TASK PROMPT => Return, word for word, the part of the listing below that runs from the line containing "Which among the options" through the end of the listing.

GIVEN ENTRIES =>
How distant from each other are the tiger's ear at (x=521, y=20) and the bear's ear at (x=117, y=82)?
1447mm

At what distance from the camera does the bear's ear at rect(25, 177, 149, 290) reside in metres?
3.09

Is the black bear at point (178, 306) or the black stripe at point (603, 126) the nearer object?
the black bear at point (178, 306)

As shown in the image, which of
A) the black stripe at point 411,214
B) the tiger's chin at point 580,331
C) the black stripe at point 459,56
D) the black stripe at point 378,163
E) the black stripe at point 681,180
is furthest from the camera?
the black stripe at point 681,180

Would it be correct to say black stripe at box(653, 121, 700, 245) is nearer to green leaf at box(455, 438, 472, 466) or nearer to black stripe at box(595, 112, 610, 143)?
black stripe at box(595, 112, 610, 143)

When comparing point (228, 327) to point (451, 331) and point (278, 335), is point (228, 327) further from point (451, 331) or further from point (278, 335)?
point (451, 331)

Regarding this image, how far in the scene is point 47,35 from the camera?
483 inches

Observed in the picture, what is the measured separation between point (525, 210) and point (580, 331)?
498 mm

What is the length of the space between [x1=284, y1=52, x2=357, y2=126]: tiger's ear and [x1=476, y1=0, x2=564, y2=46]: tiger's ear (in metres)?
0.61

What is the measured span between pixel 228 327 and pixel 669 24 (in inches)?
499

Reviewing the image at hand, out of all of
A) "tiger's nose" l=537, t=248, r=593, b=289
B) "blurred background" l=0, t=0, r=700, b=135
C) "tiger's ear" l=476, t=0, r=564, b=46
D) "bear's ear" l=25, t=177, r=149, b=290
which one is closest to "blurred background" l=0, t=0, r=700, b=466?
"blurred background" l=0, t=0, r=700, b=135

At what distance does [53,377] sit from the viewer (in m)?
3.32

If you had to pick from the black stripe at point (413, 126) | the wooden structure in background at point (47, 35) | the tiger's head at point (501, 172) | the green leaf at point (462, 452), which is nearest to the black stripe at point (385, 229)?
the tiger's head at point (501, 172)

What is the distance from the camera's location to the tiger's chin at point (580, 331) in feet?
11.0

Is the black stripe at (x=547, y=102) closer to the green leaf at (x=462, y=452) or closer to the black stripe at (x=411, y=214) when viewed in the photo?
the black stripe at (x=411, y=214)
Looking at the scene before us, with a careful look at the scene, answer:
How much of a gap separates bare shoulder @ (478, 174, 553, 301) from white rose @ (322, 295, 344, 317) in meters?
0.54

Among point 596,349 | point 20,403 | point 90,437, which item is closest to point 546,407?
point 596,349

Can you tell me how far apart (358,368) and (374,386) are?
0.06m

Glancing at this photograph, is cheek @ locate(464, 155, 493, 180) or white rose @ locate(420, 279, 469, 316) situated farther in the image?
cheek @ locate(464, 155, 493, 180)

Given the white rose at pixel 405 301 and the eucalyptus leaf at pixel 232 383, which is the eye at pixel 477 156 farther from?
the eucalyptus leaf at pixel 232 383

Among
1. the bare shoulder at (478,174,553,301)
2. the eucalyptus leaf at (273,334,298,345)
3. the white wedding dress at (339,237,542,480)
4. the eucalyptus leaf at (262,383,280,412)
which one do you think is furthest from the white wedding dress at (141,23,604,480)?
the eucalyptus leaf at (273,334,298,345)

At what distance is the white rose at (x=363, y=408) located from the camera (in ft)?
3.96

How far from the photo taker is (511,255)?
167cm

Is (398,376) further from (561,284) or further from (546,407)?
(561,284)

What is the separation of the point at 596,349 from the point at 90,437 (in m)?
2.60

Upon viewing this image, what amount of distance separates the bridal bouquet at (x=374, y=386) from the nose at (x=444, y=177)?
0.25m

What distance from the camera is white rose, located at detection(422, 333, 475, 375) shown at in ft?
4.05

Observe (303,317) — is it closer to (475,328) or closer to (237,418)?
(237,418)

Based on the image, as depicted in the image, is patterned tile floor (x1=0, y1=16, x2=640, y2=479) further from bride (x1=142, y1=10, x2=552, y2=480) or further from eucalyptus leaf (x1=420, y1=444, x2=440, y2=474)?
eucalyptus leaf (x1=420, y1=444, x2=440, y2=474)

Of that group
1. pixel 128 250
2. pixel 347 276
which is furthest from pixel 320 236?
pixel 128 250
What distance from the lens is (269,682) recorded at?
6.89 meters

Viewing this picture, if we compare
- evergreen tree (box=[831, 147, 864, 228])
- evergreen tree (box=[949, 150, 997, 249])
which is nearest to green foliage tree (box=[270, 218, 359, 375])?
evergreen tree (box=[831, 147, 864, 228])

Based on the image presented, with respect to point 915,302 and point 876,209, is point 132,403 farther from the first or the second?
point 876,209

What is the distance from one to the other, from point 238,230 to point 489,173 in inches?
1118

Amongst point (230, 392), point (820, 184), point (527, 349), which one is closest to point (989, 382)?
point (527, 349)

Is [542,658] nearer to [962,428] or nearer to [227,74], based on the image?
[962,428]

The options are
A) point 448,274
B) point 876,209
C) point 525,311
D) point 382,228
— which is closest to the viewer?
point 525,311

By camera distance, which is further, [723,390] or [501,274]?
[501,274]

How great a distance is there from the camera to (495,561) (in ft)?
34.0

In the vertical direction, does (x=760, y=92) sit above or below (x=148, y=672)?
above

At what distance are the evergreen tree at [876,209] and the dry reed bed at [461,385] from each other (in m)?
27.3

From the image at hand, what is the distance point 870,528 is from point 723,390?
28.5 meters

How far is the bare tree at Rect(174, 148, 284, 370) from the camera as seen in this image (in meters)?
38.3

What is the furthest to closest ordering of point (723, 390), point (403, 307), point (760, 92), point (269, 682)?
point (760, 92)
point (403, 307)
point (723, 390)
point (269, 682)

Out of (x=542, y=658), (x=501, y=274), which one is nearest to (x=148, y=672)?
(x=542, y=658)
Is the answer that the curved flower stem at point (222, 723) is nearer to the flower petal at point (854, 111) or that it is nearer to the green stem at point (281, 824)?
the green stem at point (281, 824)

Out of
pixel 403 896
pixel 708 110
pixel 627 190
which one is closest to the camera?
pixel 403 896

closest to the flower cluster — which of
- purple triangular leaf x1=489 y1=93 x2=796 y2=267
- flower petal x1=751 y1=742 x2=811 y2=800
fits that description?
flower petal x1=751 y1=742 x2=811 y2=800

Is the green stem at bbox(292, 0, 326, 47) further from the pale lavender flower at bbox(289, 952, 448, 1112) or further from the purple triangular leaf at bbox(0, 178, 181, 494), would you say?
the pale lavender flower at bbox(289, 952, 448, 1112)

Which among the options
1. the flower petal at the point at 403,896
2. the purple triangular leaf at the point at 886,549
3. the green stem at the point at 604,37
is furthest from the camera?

OUTPUT OF THE TASK =>
Which among the options
1. the flower petal at the point at 403,896
2. the purple triangular leaf at the point at 886,549
3. the green stem at the point at 604,37
is furthest from the camera?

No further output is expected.